«Христос пришел не для того, чтобы создать еще одну религию, но чтобы предложить общение любви каждому человеку». Такие слова часто звучат в Тэзе, и я думаю, это одна из трагедий христианства — что оно стало еще одной из религий в ряду других. Человечество с религиозной точки зрения можно разделить на две огромные части. Одна восходит, как мне кажется, к архаическим религиям, и особенно к Индии, где все — едино, где все в конце концов становится единством: в священной вселенной все поглощается некоей мировой утробой, как соляная кукла морем — если воспользоваться привычным для такого мышления образом. И есть другая часть, скорее «семитская», ее представляют иудаизм и ислам: Бог на небесах, человек на земле, они не могут по–настоящему общаться, но Бог дал Свой закон, и человек должен следовать этому закону, слушая Слово Божие. И мне думается, что христианство удивительно, когда утверждает, что человек и Бог едины «нераздельно» и «неслиянно» (таково определение Великого Вселенского Собора IV века): духовное наследие Индии как бы подчеркивает слово «нераздельно», а духовность «семитской» части поддерживает слово «неслиянно».

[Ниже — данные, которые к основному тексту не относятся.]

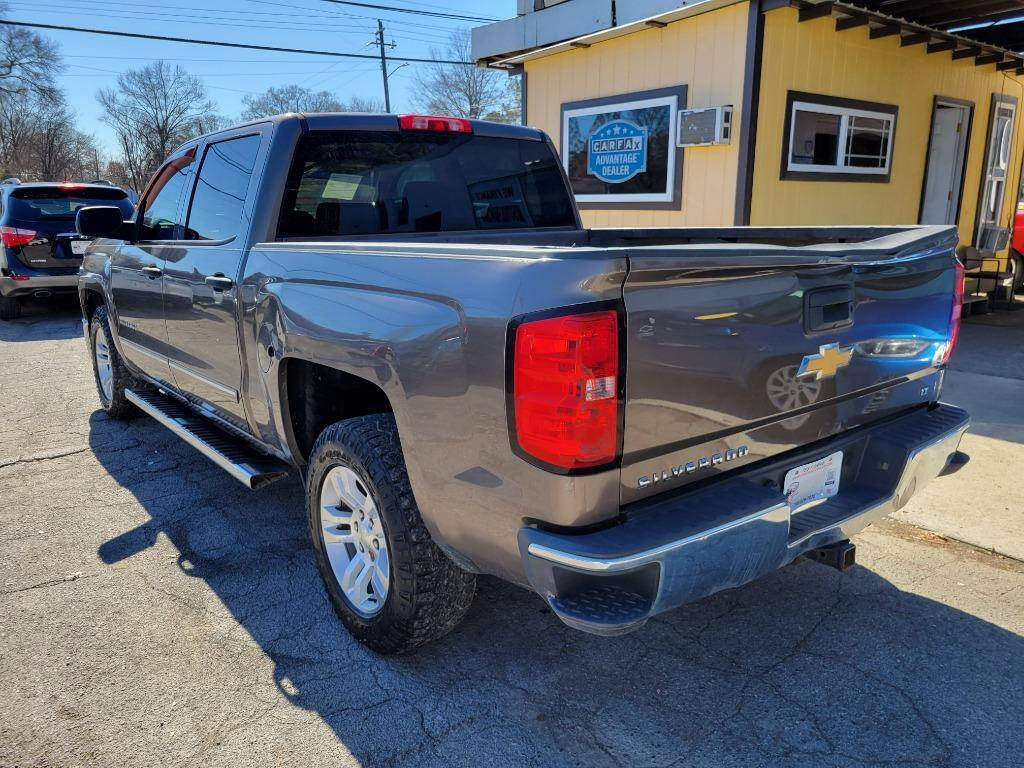 2014 Chevrolet Silverado 1500 for sale at DAGO'S AUTO SALES LLC in Dalton, GA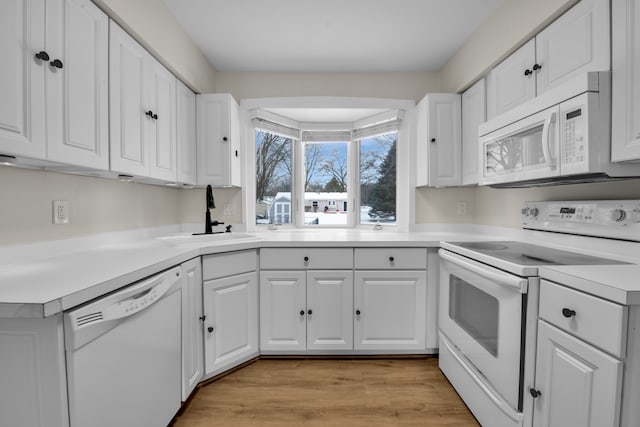 kitchen featuring white cabinetry, sink, light hardwood / wood-style floors, and white appliances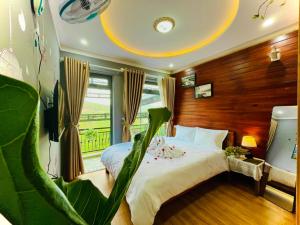 een slaapkamer met een bed en een groene stoel bij Pine Forest House Dalat in Xuan An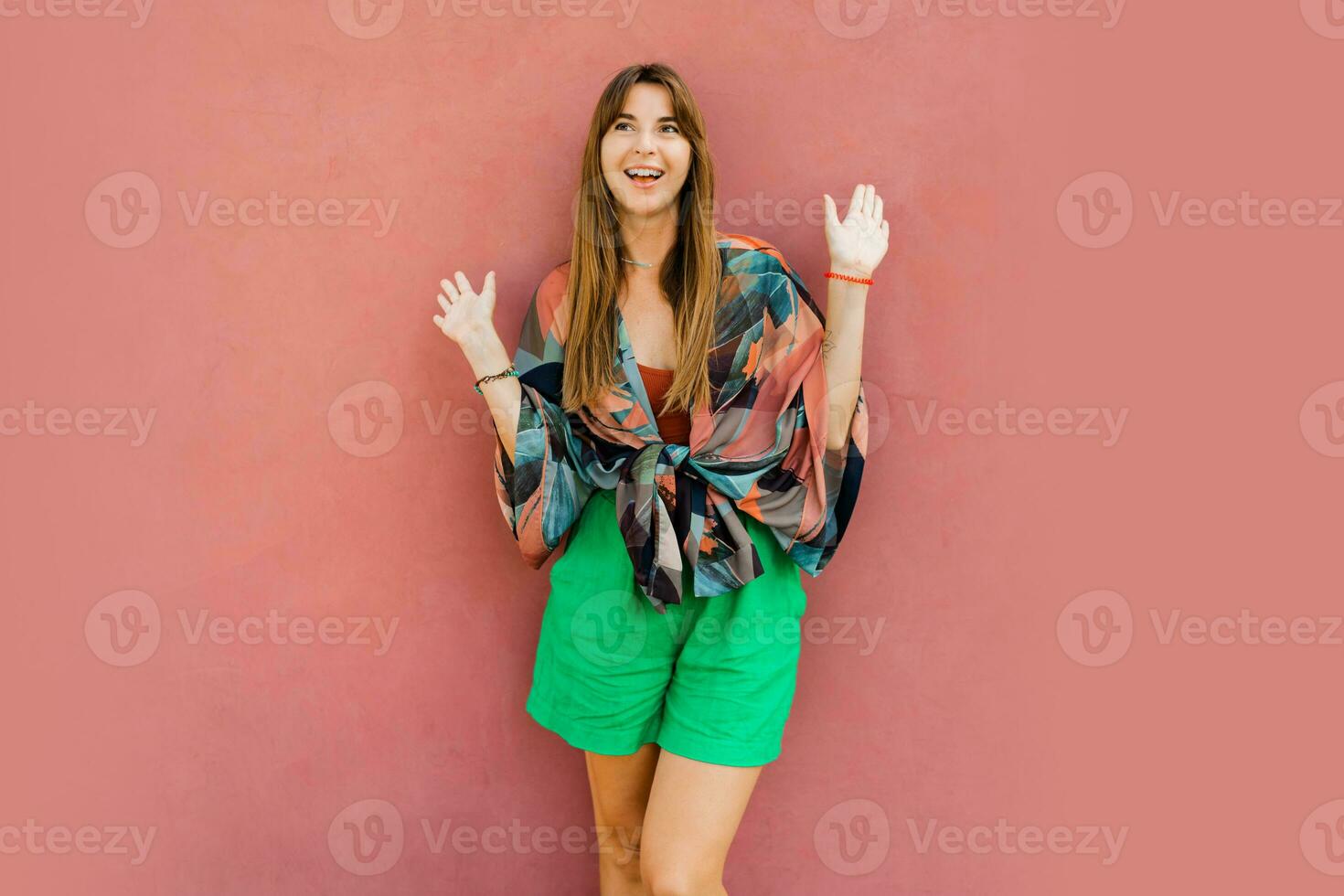 Woman with suprice face  in stylish boho clothes posing over pink background. Summer fashion trends. photo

Это невероятный синтез. Это тайна, которую открывает Бог, ибо Христос — не океан, где все растворяется, не одиночество в небе, но тайна общения, тайна любви; Он — самое наиполнейшее единство и в то же время — самое полное различие. И человек призван жить в этой сопричастности, в этом единстве и этой неповторимости: те, кто соединены со Христом, составляют одно существо, они не разделены, как острова одиночества, и в то же время Христос каждого встречает неповторимым образом. Дух Святой сходит в Пятидесятницу, когда все ученики собраны вместе, и языки Его пламени разделяются: они почиют на каждом из них, освящая каждого в его уникальности, открывая бесконечное пространство творческой свободы. Вот почему христианин может любить образы единства из духовной культуры Индии, и он может любить тайну Бога всецело потустороннего, как в иудаизме и исламе, — сочетая то и другое. Это невероятно.
Это напоминает мне эпизод из воспоминаний одного миссионера, опубликованных в Москве в 1917 году. Миссионер рассказывает, как он оказался среди буддистов на границе Сибири и Монголии. В конце концов он начал ими восхищаться и полюбил их безмерно. Он так восхищался их мудростью, что говорил: «Я не дерзаю их крестить». А потом, продолжая размышлять, добавлял: «Весь вопрос в том, чтобы помочь им открыть глаза, потому что они тут с закрытыми глазами, внутри себя, в совершенной внутренней полноте, где все — в единстве. Но если бы они могли, сохраняя эту внутреннюю силу, открыть глаза, чтобы увидеть другого, это было бы настоящим христианством». Вот в чем суть проблемы: тем, кто живет в замкнутом внутреннем мире, помочь открыть глаза на другого; а тем, кто утверждает полную трансцендентность Бога, помочь понять, что, если Бог полностью запределен, Он может выйти за пределы Своей Собственной запредельности, чтобы быть с нами, стать человеком, одним из нас, жить среди нас и всех нас сделать Своими и тогда то, что Бог во Христе принял образ человека, позволяет нам Духом Святым увидеть каждое человеческое лицо в свете Бога.
Среди сомнений современности
В то же время христианство должно вобрать в себя все идеи, все вопрошания, всю критику со стороны современного атеизма, ибо он разрушает идолов. Христос — это как алмаз с тысячью граней. Он — единство в полноте всего Божественного и всего человеческого, так что все поиски Бога во всех религиях и все исследования человека в русле всевозможных форм гуманизма — включая сюда и те, что называют себя «атеистическими» — открывают нам разные грани тайны Христа. Наше христианство должно быть «богочеловеческим», если воспользоваться дорогим для русской религиозной философии выражением. А в «богочеловечности» хватит места как для всех исследований человека со стороны современного гуманизма или антигуманизма, открытых для Бога, так и для всех поисков Божества, предпринятых разными нехристианскими мудрецами и мистиками, открытых для человека. Все это находит свое место в той неделимой Церкви, которую мы призваны провозглашать, приоткрывать, являть ибо она уже здесь, она уже ощутима в Тэзе.
Тайна, которая питает общество и культуру
На Западе христианская вера часто отождествляется с моралью или социальными обязательствами типа благотворительности, а духовная сторона, мистическая жизнь, которые являются самой сердцевиной веры, к сожалению, не осознается. Драма современного христианства заключается в том, что на него сильно повлияло мышление несколько марксистского типа. Само христианство в этом неповинно, но создается впечатление, что христиане слишком тянутся к периферии, забывая центр, сердце. Пока они устремлялись к периферии, пришли захватчики и попытались завоевать их сердце: это безличные мистики, мистики азиатские.